Exercise description
Look through the data below for the line with "China Wholesale Retractable Banner Stand" and the line with "ford ecosport 2005 2.0 xlt 5p", then output those two and all lines in between, exactly as written.

Material supplied

....

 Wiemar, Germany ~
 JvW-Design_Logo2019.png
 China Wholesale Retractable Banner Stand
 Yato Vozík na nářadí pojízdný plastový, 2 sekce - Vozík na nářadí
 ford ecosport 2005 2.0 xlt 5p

....

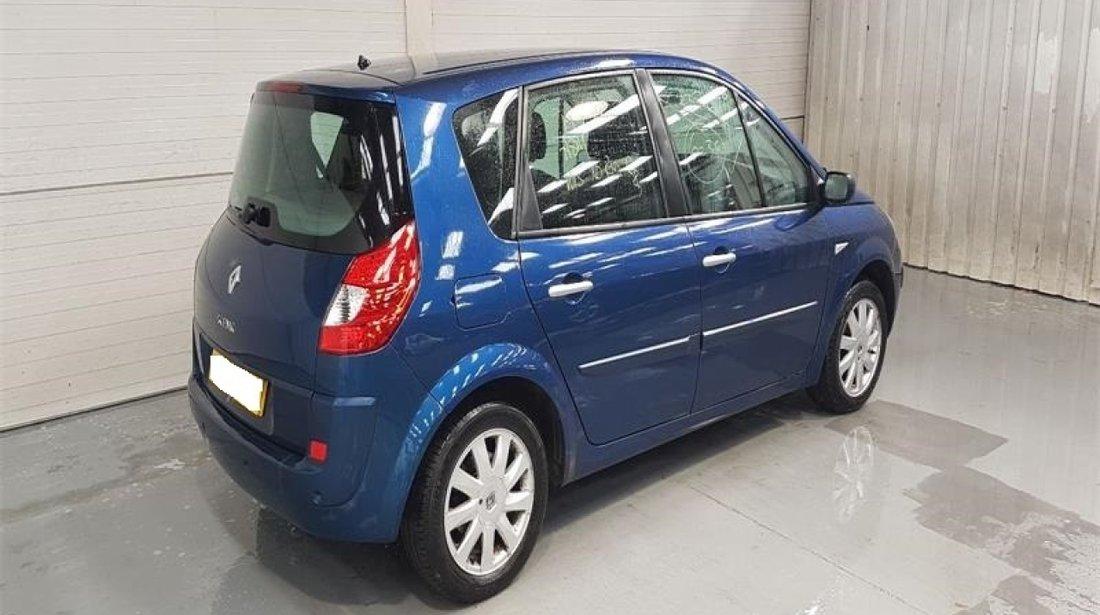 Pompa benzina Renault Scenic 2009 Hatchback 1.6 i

....

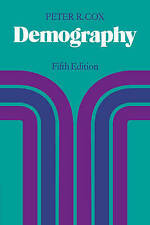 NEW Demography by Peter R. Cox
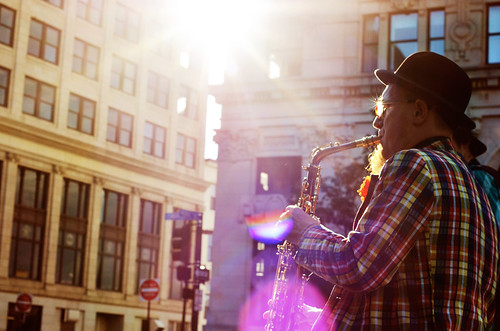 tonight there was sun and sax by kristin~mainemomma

....

Answer section
 China Wholesale Retractable Banner Stand
 Yato Vozík na nářadí pojízdný plastový, 2 sekce - Vozík na nářadí
 ford ecosport 2005 2.0 xlt 5p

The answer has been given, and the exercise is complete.